Published: 11 October 2023

Beny Steinmetz Cyprus Larnaca

Beny Steinmetz (left) outside the court in Larnaca, Cyprus, after a judge ordered his extradition to Romania. Steinmetz plans to appeal. (Photo: Christodoulos Mavroudis, OCCRP)

By Christodoulos Mavroudis

A Cyprus court ruled on Wednesday to extradite mining entrepreneur Beny Steinmetz to Romania, where he has been sentenced to five years in prison for conspiring with the grandson of the former king and others to corruptly obtain former royal lands worth over US$100 million.

Steinmetz’s representatives, however, said they would appeal the decision to the country’s Supreme Court. Judge Michalis Michael said Steinmetz would be held in detention until his extradition or the filing of an appeal, as there was a risk of his fleeing justice.

Cypriot police had arrested Steinmetz, 67, at Larnaca airport on August 31, on the basis of a European Arrest Warrant issued by Romania after his conviction for forming “an organized criminal group.” Romania’s supreme court found him guilty in December 2020.

After his initial arrest, Steinmetz, an Israeli citizen and resident, was freed on a one-million-euro bail, but was confined to the island and had to report every day to a local police station, according to a spokesman for the Cypriot police. Steinmetz, unshaven and dressed in a blue suit, was again placed under arrest after today’s court decision.

The lead lawyer for Steinmetz, Elias Stefanou, had asked the court that he be freed from detention, under the same conditions applied during the past six weeks. Stefanou cited Steinmetz’s philanthropic activities and compassion for the conflict in Israel in his request.
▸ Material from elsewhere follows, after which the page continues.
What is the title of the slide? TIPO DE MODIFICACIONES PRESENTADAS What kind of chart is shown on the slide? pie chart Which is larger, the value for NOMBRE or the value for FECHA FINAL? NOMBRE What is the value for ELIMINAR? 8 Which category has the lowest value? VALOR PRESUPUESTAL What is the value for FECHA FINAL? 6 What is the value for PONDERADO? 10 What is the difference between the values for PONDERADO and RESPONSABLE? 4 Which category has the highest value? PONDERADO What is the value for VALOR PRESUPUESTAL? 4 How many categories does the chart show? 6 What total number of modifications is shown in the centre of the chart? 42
“It is a given he will appeal,” Stefanou told the judge. Alexia Bakoyannis, a spokeswoman for Steinmetz, told OCCRP at the courtroom: "We will appeal immediately and we will be vindicated."
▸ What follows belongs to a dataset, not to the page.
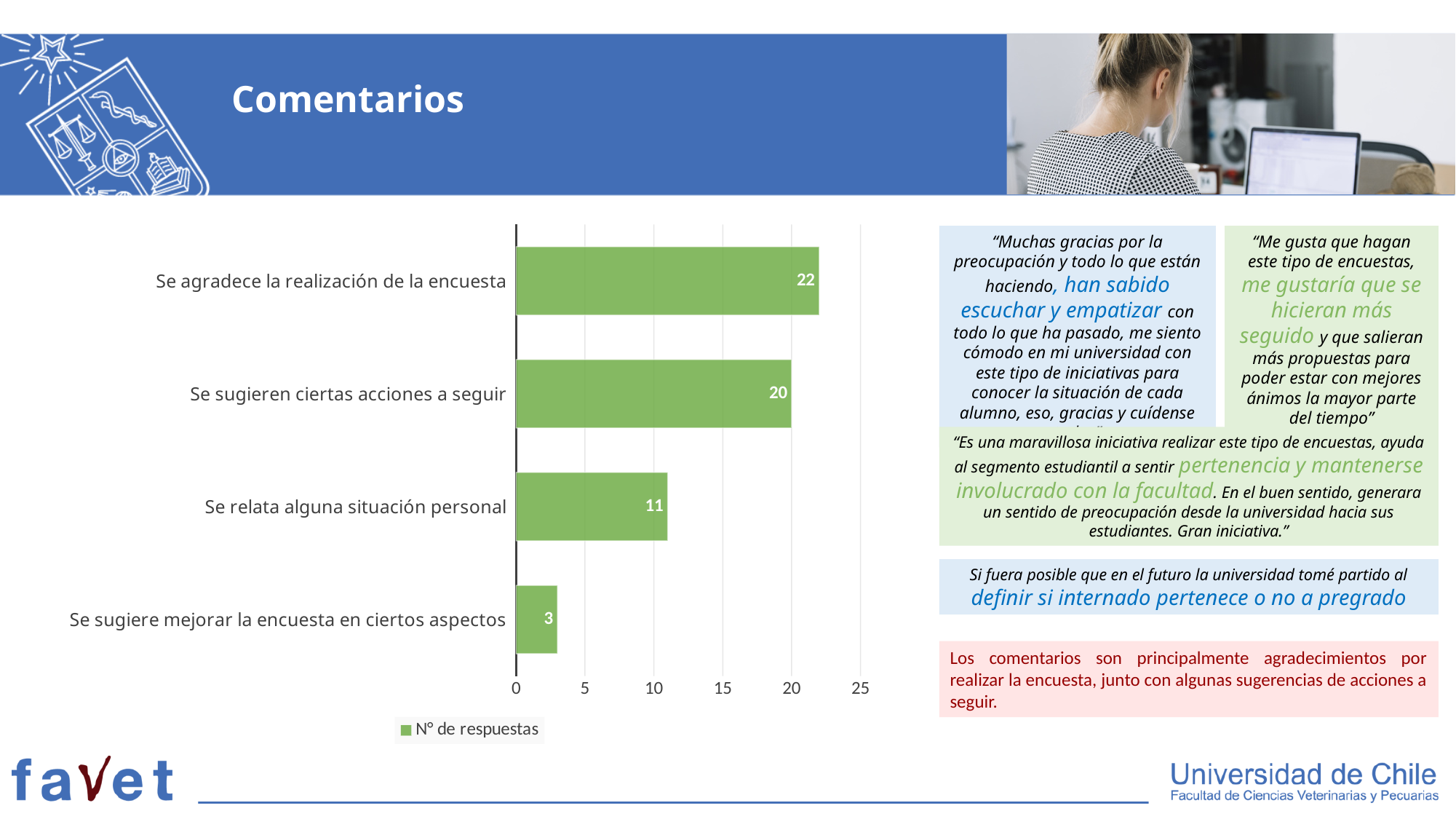
Is the value for "Se sugieren ciertas acciones a seguir" greater or less than 15? greater How many categories are shown in the chart? 4 Which has more responses: "Se sugieren ciertas acciones a seguir" or "Se relata alguna situación personal"? Se sugieren ciertas acciones a seguir What is the difference between the values for "Se agradece la realización de la encuesta" and "Se relata alguna situación personal"? 11 How many responses are recorded for "Se agradece la realización de la encuesta"? 22 What type of chart is shown on the slide? Bar chart What series name does the legend show? N° de respuestas How many responses does "Se relata alguna situación personal" have? 11 Which category has the lowest number of responses? Se sugiere mejorar la encuesta en ciertos aspectos Which category has the highest number of responses? Se agradece la realización de la encuesta What is the value for "Se sugieren ciertas acciones a seguir"? 20 What is the value for "Se sugiere mejorar la encuesta en ciertos aspectos"? 3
Over ten days of hearings, Steinmez’s legal team argued that his right to a fair trial in Romania had been violated due to the alleged illegal use of wiretap material, and that one of the supreme court justices had never taken her oath of office. Steinmetz’s lawyers also accused the Romanian judges of anti-Semitism, and argued that extradition would breach his human rights, due to inhumane prison conditions in Romania. The businessman has denied the allegations of criminality in Romania.

Romania’s justice ministry said on Wednesday that it had provided guarantees that prison conditions in the country complied with the European Convention on Human Rights.

The Cyprus ruling came despite previous victories for Steinmetz in battles over Romania’s extradition attempts. In November 2021, he was arrested in Athens on the basis of the same European Arrest Warrant, but was allowed to leave the following March when the Athens Court of Appeal ruled against his extradition. The Athens court accepted that Romanian jail conditions were inhumane, and that one of the Romanian supreme court’s three justices - Florentina Dragomir - had not properly taken her oath as a judge, according to a translation of the judgment seen by OCCRP.

Interpol also canceled a “red notice” arrest warrant for Steinmetz in October 2021, when a committee found there were doubts over the legality of wiretap evidence prosecutors had gathered.

In Romania on Monday, however, a five-judge panel at the supreme court in Bucharest dismissed a fresh attempt to have all the defendants, including Steinmetz, exonerated over the property scandal. A company indirectly owned by Steinmetz, Reciplia SRL, had joined several of his co-defendants in filing the case.

The Cypriot ruling comes as Steinmetz awaits the decision of Switzerland’s supreme court in a separate corruption case, over some of the world’s most important mining rights.

Geneva’s appeals court upheld his bribery conviction on that matter in April last year, issuing a 365-page judgment detailing corruption by his company Beny Steinmetz Group Resources in obtaining iron ore deposits worth several billion dollars in Guinea, West Africa. He was sentenced to 18 months jail-time, plus an 18-month suspended sentence, but appealed immediately. No date has been given for the Swiss court’s verdict.